The authors discuss the large-scale urban migration of Māori, driven by various factors from seeking opportunities to escaping rural challenges. This shift has resulted in a significant Māori population in urban areas, facing challenges including homelessness. The chapter proposes understanding Māori homelessness within a cultural context, arguing that conventional definitions do not fully capture Māori experiences. It explores homelessness beyond the absence of physical shelter, including disconnection from ancestral lands and cultural roots. The authors use Phil’s case study to illustrate how Māori maintain their cultural identity and connections despite being homeless.

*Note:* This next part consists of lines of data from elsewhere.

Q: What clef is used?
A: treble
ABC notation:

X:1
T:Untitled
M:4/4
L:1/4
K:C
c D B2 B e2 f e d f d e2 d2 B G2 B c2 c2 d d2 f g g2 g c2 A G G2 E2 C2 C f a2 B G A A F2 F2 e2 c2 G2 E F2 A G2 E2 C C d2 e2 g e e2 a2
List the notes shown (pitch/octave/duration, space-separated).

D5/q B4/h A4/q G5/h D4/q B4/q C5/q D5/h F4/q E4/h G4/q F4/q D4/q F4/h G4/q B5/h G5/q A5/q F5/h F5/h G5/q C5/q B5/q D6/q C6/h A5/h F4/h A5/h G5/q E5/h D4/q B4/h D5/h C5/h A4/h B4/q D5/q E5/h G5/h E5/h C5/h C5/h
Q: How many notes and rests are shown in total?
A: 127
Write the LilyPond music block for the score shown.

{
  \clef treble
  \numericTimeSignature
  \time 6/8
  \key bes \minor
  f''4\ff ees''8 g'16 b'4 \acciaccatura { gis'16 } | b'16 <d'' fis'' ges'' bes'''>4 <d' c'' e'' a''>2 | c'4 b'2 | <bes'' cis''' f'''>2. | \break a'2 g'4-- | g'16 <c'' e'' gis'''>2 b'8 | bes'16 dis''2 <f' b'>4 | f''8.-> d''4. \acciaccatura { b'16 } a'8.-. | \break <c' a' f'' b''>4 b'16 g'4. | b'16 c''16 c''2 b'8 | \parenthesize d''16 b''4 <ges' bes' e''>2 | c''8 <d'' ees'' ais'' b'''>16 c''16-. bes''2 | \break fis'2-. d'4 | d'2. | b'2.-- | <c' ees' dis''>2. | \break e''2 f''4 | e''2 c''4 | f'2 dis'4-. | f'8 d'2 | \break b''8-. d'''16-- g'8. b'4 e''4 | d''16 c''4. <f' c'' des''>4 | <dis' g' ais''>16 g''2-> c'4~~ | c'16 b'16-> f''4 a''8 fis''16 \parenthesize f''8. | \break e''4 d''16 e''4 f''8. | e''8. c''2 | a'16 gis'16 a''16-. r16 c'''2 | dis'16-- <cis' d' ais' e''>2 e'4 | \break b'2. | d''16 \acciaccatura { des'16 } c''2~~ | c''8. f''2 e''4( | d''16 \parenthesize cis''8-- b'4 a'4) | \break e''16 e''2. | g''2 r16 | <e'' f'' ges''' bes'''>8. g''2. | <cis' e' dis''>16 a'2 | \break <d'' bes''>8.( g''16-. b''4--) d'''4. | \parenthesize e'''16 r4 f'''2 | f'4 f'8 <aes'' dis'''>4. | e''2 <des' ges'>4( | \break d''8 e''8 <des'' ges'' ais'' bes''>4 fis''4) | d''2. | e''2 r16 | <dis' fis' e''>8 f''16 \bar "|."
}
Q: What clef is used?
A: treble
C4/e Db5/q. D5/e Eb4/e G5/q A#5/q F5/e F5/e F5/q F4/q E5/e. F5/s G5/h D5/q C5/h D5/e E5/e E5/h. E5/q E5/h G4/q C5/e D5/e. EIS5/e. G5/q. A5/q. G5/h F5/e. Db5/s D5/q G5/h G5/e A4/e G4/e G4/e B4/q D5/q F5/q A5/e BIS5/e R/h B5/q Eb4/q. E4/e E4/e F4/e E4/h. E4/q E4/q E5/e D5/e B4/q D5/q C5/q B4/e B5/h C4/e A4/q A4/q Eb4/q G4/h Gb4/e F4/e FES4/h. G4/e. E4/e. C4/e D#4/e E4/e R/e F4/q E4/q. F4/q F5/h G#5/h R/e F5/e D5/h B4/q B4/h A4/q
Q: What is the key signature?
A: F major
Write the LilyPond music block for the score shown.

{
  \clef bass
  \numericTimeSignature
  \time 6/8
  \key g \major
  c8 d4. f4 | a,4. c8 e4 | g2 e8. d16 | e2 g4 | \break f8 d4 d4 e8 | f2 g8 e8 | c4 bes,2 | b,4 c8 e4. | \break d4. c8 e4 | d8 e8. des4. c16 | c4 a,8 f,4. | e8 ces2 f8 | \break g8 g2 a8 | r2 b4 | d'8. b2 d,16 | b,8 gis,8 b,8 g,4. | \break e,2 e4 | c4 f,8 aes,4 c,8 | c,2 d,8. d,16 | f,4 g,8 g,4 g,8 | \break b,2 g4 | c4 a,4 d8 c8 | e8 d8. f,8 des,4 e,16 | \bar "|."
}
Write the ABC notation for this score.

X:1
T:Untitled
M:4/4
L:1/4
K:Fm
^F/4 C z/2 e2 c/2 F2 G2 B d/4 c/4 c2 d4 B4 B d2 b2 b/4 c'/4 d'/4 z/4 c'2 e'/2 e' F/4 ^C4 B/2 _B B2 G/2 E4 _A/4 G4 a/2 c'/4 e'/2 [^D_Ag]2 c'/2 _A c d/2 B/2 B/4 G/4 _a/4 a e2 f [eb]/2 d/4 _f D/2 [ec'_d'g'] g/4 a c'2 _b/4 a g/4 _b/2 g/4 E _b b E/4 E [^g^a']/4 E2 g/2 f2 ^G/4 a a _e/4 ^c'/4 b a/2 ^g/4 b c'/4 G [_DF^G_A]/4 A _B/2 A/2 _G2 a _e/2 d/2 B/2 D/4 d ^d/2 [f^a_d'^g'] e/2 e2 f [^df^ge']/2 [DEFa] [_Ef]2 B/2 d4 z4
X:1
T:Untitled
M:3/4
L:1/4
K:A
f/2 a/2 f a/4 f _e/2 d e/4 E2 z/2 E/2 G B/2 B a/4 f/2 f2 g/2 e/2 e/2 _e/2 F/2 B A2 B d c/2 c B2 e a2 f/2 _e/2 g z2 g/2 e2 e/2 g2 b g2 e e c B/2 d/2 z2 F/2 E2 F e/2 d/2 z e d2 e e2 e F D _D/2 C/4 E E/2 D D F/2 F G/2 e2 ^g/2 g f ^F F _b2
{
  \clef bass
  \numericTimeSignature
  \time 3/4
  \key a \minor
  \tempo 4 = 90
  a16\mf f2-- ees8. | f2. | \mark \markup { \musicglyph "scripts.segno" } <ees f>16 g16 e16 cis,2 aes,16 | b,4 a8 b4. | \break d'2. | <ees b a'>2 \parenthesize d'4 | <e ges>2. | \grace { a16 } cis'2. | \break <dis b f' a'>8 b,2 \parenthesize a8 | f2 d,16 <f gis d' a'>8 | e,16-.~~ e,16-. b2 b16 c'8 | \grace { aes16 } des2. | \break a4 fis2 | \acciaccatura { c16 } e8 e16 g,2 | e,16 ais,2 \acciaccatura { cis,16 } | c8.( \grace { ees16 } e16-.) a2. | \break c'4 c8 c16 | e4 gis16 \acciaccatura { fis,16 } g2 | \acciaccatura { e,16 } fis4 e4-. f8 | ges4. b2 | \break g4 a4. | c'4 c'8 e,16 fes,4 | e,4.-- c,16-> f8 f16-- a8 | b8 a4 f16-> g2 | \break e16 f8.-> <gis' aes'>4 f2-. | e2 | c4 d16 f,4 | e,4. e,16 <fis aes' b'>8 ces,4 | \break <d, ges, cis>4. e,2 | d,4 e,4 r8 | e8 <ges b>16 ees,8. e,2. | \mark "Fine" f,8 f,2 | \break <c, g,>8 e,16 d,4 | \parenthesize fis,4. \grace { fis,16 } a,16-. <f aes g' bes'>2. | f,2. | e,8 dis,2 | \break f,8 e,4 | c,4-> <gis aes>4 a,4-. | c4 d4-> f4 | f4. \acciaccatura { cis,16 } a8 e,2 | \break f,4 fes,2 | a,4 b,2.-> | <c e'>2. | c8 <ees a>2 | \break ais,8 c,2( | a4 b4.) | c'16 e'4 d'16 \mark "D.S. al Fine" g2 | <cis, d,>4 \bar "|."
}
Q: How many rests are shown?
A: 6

Phil’s story highlights the role of cultural artefacts and memories in sustaining identity and belonging despite physical dislocation. The chapter advocates for a broader understanding of homelessness that includes cultural and historical dimensions, especially for indigenous populations. It suggests rethinking how Māori identity is formed among the homeless and calls for culturally informed interventions and research. The authors question the role of iwi leaders, Māori academics, and service providers in addressing Māori homelessness, emphasising a coordinated approach that recognises this community’s unique challenges.